CONSEGNA ::
Per favore, riprendi il testo sull'Ecologia Integrale e portalo avanti dopo l'ultima frase.

TESTO PROPOSTO ::
Questa idea forte di continuità, di non dualità, di non
frammentazione, si contrappone in modo essenziale a quanto il
dogmatismo della fede meccanicista e antropocentrica è riuscito ad
imporre fino ad oggi attraverso l'imposizione del "dominio
egoistico", del "mercato prima di tutto" e con
l'affermazione di una organizzazione sociale che in larga parte è
stata capace di assorbire e di attenuare anche i principali moti per
la difesa dell'ambiente.
Muovendo
dai presupposti della centralità del rapporto relazionale e
dell'indentificazione con la manifestazioni della natura, ciò che
connota il pensiero dell'Ecologia Integrale è l'idea che il
cosiddetto ambientalismo "riformatore" con le sue ipotesi
di sostenibilità comunque associate alla crescita economica infinita
che si regge sulle regole e sulle priorità del sistema
neolibersista, sia da rigettare in toto.
Non
c'è niente di sostenibile, nel senso pieno del termine, in una
società che fa girare per strada auto elettriche ma continua a
provocare ferite mortali alle foreste, agli oceani, agli esseri umani
che vivono in condizione di sofferenza e marginalità.
Come
ha ben scritto Guido Dalla Casa, l'unico tipo di sistema che possiamo
definire sostenibile è quello che può durare per un tempo
indefinito senza alterare in modo apprezzabile l'evoluzione del
sistema più grande di cui fa parte. Sistema, di cui fa parte la
specie umana.
Questa
effettiva coincidenza tra "ecologia superficiale" come l'ha
definita Naess e "ambientalismo capitalista" nella versione
di Bookchin, pone in evidenza come non vi sia futuro dentro una
logica che non pone veramente in discussione le origini della crisi
che stiamo vivendo.
Ad
un certo punto della sua lunga e complessa analisi, Bookchin scrive:
"Le cause principali dei nostri problemi si trovano
nell’economia di mercato." Una affermazione che tuttavia
si inquadra in un ragionamento che non riguarda esclusivamente il
modello capitalista ma che più in generale osserva e giudica il
rapporto che lega lo sviluppo economico allo sviluppo sociale e che
chiama in causa anche la dottrina marxista. "Per
quasi due secoli" scrive
l'autore americano, "tutte
le teorie di classe sul progresso sociale sono state fondate
sull'idea che il dominio dell'uomo da parte dell'uomo fosse imposto
dalla necessità della dominazione della natura, una
pericolosa giustificazione della gerarchia e della dominazione in
nome dei principi di uguaglianza e di liberazione" come se,
"in ultima analisi, nelle sacre scritture del socialismo, il
vero nemico non fosse il capitalismo, bensì la natura.“
Per
Bookchin infatti “Non si tratta di stabilire se
l'evoluzione sociale sia, o meno, in contrasto con l'evoluzione
naturale. Si tratta invece di di stabilire come l'evoluzione sociale
possa inserirsi nell'evoluzione naturale e perché sia invece stata
contrapposta all'evoluzione naturale a scapito della vita nel suo
complesso.”

DATI MOSTRATI ::
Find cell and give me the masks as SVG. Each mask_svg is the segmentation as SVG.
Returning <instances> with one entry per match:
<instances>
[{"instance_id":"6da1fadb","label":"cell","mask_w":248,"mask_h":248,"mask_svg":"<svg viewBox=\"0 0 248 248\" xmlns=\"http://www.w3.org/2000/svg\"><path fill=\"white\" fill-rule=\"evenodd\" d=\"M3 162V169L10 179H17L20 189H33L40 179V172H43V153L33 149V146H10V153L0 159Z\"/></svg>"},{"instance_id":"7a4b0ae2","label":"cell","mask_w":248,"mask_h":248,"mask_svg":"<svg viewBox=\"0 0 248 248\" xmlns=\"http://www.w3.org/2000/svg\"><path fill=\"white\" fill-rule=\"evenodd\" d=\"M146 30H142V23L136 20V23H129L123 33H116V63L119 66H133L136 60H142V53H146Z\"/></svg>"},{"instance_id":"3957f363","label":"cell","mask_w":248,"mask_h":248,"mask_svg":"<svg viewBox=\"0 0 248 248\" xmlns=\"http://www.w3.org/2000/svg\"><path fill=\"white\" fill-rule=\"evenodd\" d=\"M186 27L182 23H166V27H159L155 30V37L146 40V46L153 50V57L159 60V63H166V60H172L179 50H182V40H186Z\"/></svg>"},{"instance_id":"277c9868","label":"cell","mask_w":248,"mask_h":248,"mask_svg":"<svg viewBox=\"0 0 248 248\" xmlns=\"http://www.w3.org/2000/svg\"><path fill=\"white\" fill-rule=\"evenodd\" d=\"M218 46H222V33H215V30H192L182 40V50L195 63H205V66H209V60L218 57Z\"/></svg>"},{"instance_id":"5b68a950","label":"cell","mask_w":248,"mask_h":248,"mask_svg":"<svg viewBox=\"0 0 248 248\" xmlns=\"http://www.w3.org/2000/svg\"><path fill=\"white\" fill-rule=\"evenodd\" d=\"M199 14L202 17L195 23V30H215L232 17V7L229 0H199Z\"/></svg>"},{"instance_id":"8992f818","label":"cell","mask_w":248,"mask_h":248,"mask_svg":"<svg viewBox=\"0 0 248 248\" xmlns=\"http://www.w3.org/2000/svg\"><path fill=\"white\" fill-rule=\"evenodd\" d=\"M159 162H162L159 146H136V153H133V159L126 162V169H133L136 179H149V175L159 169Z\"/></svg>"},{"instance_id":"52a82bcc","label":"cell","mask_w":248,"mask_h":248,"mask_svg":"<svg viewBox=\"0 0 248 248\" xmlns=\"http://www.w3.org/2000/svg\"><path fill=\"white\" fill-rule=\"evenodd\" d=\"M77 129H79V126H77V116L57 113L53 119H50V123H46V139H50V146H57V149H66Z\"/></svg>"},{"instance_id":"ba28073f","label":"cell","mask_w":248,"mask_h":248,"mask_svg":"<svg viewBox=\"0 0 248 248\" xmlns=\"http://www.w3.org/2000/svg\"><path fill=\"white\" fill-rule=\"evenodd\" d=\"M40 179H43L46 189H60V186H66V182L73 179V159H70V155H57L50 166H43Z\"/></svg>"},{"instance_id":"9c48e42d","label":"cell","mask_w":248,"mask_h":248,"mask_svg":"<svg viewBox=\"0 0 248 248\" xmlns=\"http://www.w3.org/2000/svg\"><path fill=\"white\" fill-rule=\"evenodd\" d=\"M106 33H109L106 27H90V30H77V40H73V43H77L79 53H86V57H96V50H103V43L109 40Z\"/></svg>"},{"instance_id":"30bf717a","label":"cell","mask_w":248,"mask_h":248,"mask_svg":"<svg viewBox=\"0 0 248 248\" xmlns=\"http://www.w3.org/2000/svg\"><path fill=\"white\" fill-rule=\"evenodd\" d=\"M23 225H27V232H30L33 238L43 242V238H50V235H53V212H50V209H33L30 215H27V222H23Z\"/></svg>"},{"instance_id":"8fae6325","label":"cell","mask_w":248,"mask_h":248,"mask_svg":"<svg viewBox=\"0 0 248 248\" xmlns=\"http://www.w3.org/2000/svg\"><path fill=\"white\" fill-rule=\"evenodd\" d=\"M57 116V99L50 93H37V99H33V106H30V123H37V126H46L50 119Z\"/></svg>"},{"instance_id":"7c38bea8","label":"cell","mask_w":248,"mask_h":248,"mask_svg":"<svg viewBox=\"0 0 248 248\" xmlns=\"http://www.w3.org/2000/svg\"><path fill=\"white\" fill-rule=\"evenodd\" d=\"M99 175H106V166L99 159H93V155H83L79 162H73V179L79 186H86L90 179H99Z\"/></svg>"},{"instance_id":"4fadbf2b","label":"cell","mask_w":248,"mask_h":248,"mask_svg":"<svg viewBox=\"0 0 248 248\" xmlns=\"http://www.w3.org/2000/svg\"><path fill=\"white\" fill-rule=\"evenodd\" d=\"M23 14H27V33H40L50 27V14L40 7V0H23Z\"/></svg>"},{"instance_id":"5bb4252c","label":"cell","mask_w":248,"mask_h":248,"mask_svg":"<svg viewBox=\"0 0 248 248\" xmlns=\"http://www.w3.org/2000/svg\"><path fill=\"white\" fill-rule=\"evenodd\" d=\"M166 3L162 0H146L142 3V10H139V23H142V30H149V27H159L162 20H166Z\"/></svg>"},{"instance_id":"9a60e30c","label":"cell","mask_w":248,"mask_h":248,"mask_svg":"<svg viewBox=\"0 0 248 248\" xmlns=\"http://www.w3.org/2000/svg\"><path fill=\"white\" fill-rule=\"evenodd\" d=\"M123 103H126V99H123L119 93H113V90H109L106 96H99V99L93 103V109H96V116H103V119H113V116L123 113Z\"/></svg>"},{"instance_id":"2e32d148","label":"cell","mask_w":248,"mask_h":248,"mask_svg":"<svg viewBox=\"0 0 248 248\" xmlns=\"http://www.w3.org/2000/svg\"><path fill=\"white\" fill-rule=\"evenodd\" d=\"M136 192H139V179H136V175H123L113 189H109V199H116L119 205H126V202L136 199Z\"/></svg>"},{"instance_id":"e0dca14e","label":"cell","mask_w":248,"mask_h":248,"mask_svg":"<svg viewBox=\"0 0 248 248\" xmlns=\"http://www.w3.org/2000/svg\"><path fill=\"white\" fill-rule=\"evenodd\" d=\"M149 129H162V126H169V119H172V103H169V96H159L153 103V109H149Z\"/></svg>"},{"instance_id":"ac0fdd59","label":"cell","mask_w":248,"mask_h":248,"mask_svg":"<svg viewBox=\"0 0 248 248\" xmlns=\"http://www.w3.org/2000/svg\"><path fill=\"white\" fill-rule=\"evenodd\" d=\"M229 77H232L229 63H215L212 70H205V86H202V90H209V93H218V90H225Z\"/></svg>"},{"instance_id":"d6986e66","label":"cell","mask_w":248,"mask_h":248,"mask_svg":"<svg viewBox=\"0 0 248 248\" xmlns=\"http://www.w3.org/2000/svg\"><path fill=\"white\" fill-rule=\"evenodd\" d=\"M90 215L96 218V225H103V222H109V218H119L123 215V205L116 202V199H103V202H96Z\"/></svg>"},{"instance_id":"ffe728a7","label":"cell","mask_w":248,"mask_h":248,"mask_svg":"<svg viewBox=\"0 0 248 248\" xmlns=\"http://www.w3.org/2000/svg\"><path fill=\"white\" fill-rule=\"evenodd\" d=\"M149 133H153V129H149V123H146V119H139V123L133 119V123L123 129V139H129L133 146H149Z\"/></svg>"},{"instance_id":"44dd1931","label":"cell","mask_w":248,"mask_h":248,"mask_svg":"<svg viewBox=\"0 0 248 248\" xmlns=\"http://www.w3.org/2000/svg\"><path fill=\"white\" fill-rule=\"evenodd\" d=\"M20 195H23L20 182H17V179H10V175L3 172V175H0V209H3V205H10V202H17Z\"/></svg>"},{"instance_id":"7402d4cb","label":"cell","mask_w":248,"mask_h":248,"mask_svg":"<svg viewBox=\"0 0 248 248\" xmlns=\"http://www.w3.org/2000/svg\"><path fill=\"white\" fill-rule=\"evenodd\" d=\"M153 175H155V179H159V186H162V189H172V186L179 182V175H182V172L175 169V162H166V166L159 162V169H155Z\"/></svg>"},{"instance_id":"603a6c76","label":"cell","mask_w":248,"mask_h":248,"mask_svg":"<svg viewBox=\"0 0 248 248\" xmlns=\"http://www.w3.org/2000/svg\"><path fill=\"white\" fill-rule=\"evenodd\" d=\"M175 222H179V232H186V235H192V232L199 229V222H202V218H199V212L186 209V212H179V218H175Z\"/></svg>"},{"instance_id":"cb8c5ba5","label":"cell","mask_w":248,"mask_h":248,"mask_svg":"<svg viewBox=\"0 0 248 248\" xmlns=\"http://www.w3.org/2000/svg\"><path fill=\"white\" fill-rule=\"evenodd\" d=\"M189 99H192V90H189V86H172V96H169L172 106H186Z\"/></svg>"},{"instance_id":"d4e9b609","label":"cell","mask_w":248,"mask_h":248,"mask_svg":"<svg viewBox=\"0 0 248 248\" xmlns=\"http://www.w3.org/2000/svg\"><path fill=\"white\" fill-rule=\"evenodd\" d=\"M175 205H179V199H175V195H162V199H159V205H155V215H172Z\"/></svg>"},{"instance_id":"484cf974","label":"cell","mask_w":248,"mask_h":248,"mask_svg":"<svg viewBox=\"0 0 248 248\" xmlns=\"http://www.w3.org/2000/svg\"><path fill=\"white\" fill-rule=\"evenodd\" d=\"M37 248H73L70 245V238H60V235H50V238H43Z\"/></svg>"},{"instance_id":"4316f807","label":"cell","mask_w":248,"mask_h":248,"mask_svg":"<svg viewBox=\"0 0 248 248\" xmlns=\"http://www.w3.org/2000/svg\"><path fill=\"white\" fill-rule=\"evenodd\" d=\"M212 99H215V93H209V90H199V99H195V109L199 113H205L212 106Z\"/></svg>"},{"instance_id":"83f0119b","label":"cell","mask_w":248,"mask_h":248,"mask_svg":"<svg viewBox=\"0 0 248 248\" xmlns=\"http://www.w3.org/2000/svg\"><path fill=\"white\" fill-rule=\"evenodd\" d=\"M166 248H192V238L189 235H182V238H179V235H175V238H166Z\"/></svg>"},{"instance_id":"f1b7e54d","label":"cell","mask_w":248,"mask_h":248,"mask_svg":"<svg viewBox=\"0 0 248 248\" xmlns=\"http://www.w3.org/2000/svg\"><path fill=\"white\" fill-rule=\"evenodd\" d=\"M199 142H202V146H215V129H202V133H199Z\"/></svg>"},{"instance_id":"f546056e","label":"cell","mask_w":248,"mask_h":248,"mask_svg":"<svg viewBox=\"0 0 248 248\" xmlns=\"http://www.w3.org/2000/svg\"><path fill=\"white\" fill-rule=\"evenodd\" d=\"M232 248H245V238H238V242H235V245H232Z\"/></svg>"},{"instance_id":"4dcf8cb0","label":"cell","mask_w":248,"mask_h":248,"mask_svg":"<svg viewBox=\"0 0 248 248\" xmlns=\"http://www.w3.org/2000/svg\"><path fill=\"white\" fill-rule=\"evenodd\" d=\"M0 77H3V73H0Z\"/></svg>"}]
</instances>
...
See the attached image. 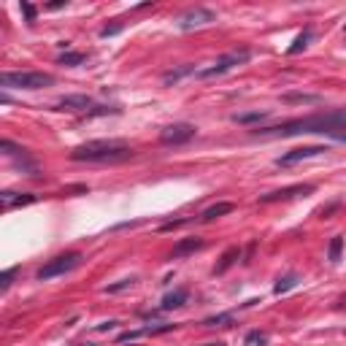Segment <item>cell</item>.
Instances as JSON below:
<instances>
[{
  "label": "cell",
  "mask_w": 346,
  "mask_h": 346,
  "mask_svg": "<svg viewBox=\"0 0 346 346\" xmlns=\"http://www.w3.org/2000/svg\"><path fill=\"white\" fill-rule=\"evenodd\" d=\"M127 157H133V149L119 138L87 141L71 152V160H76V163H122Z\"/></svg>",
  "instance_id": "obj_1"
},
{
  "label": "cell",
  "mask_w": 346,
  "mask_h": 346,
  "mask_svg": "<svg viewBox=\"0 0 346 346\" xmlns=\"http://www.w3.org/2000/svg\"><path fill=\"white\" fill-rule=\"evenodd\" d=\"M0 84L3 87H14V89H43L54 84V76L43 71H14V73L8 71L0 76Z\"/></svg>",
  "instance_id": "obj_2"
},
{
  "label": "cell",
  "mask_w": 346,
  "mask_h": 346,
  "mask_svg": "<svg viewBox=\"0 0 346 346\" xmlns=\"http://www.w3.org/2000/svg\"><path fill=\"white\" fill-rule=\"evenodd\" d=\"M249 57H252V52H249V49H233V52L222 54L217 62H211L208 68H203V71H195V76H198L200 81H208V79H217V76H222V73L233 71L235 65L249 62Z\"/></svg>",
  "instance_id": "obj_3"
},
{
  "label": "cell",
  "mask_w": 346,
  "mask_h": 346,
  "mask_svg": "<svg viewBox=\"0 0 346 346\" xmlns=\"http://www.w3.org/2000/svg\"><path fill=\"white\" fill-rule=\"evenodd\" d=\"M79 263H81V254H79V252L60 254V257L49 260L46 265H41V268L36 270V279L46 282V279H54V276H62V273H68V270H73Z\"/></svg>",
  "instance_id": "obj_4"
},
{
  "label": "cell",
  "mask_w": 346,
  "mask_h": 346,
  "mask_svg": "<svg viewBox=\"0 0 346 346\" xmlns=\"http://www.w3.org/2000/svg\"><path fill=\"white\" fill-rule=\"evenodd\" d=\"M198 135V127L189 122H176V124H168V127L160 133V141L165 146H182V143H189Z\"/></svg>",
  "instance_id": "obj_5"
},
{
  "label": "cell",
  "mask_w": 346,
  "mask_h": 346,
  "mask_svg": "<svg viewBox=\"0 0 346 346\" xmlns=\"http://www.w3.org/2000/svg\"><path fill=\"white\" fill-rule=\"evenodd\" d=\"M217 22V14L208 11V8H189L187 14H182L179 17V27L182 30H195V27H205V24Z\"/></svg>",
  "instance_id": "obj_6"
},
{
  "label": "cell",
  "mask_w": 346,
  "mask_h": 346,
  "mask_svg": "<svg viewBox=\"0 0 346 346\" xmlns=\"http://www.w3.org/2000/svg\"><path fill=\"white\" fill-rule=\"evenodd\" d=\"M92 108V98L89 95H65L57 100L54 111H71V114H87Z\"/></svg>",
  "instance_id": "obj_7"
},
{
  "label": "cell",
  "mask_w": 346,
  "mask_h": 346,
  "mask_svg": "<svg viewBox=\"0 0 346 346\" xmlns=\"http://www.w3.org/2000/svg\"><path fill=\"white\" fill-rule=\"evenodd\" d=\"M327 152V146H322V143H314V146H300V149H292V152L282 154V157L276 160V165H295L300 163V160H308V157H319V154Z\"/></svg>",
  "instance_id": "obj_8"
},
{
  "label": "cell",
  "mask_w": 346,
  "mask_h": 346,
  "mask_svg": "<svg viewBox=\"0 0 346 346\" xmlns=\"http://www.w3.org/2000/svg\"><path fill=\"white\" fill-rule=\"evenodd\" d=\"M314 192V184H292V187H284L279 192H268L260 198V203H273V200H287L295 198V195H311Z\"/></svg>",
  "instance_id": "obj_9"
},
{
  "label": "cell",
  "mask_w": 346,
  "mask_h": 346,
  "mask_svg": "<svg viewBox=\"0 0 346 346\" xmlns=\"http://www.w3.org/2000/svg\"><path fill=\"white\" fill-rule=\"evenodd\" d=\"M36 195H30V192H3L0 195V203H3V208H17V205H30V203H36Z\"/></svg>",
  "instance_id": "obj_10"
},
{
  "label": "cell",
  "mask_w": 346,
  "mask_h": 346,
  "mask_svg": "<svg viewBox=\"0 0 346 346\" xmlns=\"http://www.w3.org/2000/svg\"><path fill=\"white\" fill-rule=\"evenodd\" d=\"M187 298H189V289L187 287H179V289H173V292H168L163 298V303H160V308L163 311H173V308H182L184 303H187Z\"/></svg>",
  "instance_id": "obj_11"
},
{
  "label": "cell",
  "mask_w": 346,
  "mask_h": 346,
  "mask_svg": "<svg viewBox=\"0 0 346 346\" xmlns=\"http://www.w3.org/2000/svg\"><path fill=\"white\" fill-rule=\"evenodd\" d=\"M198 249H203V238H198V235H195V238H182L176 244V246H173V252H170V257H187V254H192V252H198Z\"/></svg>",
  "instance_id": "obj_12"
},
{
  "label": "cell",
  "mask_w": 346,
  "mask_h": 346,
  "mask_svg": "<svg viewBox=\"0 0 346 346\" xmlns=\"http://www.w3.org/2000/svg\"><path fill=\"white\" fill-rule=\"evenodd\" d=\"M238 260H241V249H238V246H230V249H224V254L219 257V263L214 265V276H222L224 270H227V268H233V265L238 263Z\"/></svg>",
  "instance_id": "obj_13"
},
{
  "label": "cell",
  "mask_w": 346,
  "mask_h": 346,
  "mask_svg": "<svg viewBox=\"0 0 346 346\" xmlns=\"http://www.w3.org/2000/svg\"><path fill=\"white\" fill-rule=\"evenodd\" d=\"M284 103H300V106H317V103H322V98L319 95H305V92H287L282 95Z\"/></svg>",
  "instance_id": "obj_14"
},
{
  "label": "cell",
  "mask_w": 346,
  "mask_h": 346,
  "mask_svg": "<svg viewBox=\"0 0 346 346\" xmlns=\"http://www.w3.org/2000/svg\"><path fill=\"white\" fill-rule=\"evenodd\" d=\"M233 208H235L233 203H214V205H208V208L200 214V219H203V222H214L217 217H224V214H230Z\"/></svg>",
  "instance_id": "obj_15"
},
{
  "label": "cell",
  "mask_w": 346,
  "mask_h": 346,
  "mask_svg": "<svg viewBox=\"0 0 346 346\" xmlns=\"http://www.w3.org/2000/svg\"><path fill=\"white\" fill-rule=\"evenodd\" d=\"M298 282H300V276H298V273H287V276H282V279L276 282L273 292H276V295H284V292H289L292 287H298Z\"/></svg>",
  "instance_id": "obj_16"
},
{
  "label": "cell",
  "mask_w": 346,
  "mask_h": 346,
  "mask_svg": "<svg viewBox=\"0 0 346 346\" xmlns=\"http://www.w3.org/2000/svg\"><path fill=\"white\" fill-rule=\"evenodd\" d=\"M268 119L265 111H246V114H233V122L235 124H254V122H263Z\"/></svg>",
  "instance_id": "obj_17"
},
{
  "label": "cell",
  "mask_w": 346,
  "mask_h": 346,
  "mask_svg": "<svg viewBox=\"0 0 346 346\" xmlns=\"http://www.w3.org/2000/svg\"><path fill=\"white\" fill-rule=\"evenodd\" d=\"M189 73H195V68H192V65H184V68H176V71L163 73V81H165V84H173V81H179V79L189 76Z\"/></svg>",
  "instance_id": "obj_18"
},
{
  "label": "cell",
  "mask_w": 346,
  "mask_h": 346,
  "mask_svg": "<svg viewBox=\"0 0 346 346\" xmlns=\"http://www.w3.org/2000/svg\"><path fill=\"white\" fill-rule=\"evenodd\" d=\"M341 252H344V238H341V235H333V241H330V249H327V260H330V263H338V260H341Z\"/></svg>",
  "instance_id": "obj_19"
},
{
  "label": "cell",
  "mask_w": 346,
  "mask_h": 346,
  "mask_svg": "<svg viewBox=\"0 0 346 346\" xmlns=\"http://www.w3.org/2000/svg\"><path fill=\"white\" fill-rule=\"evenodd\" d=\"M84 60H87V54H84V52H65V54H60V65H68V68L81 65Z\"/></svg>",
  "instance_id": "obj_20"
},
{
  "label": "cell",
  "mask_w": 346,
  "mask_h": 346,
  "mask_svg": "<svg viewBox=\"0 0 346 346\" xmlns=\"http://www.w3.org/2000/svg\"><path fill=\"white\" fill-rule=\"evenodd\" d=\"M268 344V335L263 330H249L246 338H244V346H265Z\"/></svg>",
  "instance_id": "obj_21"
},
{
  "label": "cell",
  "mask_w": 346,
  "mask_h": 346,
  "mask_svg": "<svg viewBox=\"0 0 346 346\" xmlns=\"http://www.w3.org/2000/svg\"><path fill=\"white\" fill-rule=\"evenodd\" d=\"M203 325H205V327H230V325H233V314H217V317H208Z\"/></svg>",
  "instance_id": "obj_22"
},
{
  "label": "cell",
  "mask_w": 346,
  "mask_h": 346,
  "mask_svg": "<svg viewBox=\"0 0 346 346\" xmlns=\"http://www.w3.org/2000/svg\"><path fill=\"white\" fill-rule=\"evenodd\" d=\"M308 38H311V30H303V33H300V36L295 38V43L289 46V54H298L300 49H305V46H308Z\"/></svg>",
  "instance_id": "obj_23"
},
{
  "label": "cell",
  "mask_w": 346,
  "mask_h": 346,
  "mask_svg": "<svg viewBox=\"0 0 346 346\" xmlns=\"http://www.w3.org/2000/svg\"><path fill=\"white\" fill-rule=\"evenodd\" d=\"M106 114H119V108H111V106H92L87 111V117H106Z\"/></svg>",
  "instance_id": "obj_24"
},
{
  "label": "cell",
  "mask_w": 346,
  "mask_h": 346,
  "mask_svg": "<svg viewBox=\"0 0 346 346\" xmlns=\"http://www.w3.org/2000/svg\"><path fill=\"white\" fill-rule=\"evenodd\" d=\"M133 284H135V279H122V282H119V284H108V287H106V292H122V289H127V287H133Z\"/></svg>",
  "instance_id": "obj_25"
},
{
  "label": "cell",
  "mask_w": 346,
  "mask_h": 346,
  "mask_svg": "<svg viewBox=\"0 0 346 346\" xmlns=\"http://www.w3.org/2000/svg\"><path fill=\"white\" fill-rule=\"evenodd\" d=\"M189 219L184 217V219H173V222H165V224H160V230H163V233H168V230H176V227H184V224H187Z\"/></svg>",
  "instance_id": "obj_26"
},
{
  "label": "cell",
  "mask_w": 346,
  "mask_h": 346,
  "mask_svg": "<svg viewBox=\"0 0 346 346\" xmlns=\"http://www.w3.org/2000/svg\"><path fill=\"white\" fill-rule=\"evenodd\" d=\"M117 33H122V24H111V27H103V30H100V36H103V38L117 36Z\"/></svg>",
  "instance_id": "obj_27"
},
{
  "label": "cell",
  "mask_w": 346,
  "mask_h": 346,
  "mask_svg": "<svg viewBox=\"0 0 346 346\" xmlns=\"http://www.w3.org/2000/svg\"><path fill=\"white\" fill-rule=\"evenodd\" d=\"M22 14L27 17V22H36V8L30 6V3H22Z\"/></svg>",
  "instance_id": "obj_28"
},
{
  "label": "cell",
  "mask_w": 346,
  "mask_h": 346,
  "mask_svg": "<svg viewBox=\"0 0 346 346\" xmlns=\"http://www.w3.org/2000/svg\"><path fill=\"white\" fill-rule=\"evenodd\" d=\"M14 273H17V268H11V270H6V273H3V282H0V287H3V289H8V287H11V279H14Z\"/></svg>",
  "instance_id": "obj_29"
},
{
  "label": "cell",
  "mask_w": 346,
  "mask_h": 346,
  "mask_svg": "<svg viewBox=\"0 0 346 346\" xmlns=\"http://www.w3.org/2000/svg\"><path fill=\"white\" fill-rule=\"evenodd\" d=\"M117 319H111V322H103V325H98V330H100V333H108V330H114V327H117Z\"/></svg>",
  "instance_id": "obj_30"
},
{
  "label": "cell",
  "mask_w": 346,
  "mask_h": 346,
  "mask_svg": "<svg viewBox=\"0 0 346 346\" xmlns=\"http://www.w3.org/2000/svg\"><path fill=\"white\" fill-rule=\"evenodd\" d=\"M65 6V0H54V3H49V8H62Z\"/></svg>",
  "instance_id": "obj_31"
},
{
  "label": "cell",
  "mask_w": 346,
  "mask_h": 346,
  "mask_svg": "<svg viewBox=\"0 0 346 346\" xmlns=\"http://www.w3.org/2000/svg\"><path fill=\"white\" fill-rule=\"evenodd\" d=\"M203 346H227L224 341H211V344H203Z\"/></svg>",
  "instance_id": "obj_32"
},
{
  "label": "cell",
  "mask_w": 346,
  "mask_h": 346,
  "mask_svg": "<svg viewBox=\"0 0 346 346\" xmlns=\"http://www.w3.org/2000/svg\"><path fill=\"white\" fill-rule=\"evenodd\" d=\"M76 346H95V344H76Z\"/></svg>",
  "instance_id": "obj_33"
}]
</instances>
--
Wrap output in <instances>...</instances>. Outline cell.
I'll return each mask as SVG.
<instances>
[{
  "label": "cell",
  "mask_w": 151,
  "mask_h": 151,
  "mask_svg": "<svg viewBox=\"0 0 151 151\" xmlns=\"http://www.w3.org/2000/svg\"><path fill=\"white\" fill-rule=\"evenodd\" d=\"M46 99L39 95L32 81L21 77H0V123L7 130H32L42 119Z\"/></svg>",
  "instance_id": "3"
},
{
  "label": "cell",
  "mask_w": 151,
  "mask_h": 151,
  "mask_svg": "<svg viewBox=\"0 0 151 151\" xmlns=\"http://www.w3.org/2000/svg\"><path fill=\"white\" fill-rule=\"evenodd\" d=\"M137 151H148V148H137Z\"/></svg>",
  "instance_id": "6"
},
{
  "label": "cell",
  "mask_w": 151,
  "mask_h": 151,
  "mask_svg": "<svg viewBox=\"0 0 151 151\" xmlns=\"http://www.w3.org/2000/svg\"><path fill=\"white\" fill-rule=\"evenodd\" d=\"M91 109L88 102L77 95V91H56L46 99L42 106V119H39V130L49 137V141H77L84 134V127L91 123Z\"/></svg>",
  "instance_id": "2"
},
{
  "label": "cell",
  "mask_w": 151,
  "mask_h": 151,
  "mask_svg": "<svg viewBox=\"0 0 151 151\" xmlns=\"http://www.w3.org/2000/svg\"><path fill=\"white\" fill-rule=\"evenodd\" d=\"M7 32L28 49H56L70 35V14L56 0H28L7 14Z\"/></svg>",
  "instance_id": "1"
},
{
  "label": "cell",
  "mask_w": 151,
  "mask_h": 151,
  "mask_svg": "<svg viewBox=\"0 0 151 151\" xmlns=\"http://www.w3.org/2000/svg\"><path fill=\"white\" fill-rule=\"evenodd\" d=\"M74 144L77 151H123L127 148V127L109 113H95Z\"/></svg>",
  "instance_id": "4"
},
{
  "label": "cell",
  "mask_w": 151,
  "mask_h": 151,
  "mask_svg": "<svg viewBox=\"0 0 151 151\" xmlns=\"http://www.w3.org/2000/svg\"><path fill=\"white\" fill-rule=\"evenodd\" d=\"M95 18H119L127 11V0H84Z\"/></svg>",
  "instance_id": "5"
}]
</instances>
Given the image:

SVOLGIMENTO ::
Arne
Naess Murray
Bookchin
Il
"male" che colpisce indistintamente natura e umanità
(nella sua componente più debole), ha dunque un volto e un nome e se
l'impostazione dualistica e antropocentrica dello pseudo-pensiero
prevalente ne costituisce la fonte, il mercantilismo e la sua
deleteria riduzione della vita a puro "effetto materiale"
ne rappresentano l'epifania. E'
importante comprendere che il punto di vista dell'Ecologia Integrale
ribalta completamente le normali modalità con cui approcciamo
l'esistenza quotidiana e in sostanza interpreta ogni tipo relazione
in termini non gerarchici per il semplice fatto che non si possono
comprendere le dinamiche naturali utilizzando una logica gerarchica.
Qui si parla di circolarità, di reti, di scambio, non di piramidi e
di vertici.
Ma
l'attuale vitalità dell'Ecologia Integrale, oltre al suo robusto
impianto concettuale trova sostegno concreto e una forte spinta
innovativa nei comportamenti che oggi connotano una/un ecologista
integrale (d'ora in poi EI).
Con
la premessa che ogni definizione è sempre limitante e quindi mai
esauriente, dirò comunque che la visione e la pratica di chi si
riconosce nei principi dell'EI, si fonda sulla elaborazione
razionale, sulla percezione intuitiva e sul sentimento, che il
distacco tra l'essere umano e la natura è da considerarsi la causa
prima del malessere esistenziale che si manifesta a livello
individuale e collettivo. Questo speciale tipo di sofferenza, intesa
come imposizione, ingiustizia, insoddisfazione, distruttività, che
ha raggiunto il suo apice nel corso degli ultimi due secoli, è in
primo luogo un fatto culturale.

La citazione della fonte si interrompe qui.